[GOAL]:
Give the lines as a JSON list of strings, one per line with blank lines omitted, starting at the line containing "By what distance" and continuing through the end of the records. Leave the pictures out of your answer.

[LISTED ENTRIES]:
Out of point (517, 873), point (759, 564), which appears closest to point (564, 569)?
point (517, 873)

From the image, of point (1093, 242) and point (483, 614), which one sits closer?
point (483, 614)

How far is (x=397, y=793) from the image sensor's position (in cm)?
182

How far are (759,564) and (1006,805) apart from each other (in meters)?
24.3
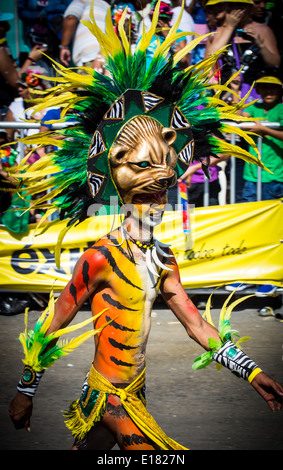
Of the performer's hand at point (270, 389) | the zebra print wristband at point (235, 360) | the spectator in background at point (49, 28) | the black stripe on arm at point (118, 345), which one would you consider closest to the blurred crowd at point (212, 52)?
the spectator in background at point (49, 28)

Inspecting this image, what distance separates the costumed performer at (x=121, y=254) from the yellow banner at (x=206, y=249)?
3228mm

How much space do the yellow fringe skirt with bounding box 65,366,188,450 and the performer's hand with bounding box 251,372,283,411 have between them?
0.44 metres

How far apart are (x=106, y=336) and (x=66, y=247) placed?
137 inches

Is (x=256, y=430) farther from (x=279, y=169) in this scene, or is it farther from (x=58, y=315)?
(x=279, y=169)

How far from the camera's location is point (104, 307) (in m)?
2.50

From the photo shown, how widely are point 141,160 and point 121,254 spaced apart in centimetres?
41

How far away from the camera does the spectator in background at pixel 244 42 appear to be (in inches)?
238

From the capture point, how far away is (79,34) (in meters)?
6.52

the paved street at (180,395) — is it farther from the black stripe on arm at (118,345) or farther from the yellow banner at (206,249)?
the black stripe on arm at (118,345)

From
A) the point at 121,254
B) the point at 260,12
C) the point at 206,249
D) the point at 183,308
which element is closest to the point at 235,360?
the point at 183,308

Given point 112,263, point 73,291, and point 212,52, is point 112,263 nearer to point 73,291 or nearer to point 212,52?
point 73,291

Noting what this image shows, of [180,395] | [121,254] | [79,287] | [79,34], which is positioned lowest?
[180,395]

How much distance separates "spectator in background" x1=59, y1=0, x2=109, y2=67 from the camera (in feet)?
20.7
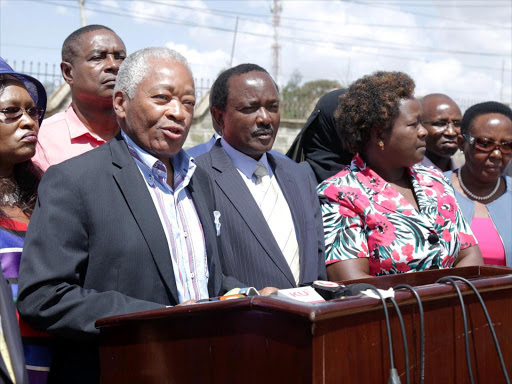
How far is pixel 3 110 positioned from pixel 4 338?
1.20m

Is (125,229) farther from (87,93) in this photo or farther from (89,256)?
(87,93)

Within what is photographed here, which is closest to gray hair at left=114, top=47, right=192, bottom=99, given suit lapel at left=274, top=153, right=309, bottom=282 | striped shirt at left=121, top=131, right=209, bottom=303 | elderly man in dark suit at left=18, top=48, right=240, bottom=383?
elderly man in dark suit at left=18, top=48, right=240, bottom=383

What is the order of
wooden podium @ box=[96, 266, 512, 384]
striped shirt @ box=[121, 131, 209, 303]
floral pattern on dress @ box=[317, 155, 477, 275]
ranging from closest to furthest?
1. wooden podium @ box=[96, 266, 512, 384]
2. striped shirt @ box=[121, 131, 209, 303]
3. floral pattern on dress @ box=[317, 155, 477, 275]

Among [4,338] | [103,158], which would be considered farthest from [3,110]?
[4,338]

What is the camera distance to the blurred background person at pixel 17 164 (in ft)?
8.05

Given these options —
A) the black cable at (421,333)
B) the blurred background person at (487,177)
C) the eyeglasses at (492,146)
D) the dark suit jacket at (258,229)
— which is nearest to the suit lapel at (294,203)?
the dark suit jacket at (258,229)

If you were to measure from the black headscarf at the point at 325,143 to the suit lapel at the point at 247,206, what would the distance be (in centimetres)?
109

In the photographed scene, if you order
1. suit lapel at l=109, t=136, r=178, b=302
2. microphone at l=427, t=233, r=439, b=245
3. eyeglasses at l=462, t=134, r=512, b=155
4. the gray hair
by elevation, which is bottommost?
microphone at l=427, t=233, r=439, b=245

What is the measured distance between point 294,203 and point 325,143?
1.13 metres

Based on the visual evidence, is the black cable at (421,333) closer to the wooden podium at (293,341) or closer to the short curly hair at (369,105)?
the wooden podium at (293,341)

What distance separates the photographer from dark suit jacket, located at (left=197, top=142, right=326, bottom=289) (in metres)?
3.04

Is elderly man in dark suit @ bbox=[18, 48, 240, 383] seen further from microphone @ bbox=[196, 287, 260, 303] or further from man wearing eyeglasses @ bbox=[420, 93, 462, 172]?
man wearing eyeglasses @ bbox=[420, 93, 462, 172]

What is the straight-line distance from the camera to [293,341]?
68.3 inches

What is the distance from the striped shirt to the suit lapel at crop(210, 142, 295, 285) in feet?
1.81
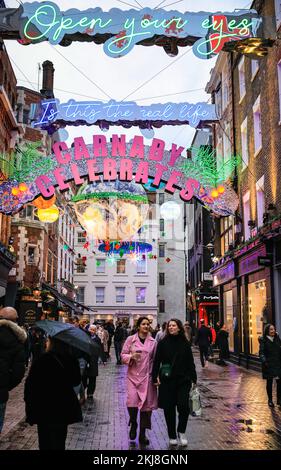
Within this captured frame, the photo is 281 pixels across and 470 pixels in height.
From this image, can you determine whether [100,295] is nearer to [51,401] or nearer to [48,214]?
[48,214]

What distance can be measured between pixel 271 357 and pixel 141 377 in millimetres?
3919

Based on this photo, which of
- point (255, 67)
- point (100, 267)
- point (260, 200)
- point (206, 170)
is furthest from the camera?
point (100, 267)

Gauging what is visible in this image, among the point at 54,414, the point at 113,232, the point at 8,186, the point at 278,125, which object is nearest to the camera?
the point at 54,414

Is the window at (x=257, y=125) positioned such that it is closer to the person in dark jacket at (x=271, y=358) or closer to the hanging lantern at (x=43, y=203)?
the hanging lantern at (x=43, y=203)

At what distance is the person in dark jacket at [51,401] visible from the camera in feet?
16.1

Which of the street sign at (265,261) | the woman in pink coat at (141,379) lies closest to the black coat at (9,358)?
the woman in pink coat at (141,379)

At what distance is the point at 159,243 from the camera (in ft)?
218

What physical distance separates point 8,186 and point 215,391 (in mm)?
9452

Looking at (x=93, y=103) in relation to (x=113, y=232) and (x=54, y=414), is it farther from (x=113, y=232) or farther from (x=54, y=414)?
(x=54, y=414)

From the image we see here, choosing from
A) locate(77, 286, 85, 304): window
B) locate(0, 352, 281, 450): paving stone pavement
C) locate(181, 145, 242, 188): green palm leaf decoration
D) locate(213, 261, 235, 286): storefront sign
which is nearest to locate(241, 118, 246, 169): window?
locate(181, 145, 242, 188): green palm leaf decoration

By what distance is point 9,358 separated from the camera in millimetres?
6500

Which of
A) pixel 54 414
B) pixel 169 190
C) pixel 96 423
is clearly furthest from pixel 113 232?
pixel 54 414

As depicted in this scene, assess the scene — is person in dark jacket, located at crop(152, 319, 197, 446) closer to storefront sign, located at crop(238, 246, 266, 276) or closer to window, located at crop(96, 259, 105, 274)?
storefront sign, located at crop(238, 246, 266, 276)

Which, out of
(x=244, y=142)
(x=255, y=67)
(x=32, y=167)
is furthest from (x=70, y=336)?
(x=244, y=142)
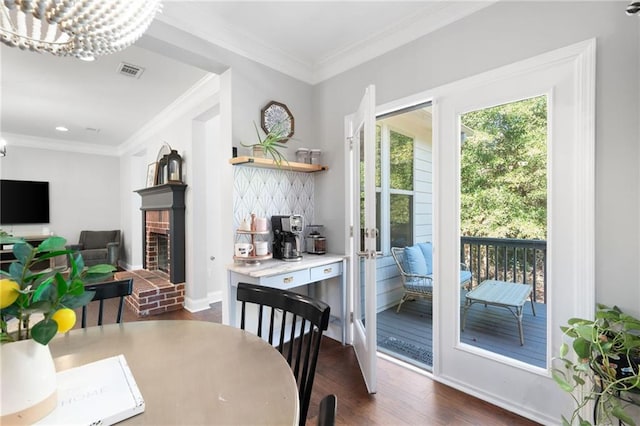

[ANSWER IN FULL]:
[
  "By what distance is point 9,358 separated from the camera in millimetres?",
  "6500",
  "Which of",
  "A) pixel 54 414",
  "B) pixel 169 190",
  "C) pixel 96 423",
  "is clearly furthest from pixel 113 232?",
  "pixel 54 414",
  "As depicted in this scene, assess the scene — is person in dark jacket, located at crop(152, 319, 197, 446) closer to storefront sign, located at crop(238, 246, 266, 276) or closer to window, located at crop(96, 259, 105, 274)?",
  "storefront sign, located at crop(238, 246, 266, 276)",
  "Which, out of",
  "(x=244, y=142)",
  "(x=255, y=67)",
  "(x=32, y=167)",
  "is furthest from (x=70, y=336)?",
  "(x=244, y=142)"
]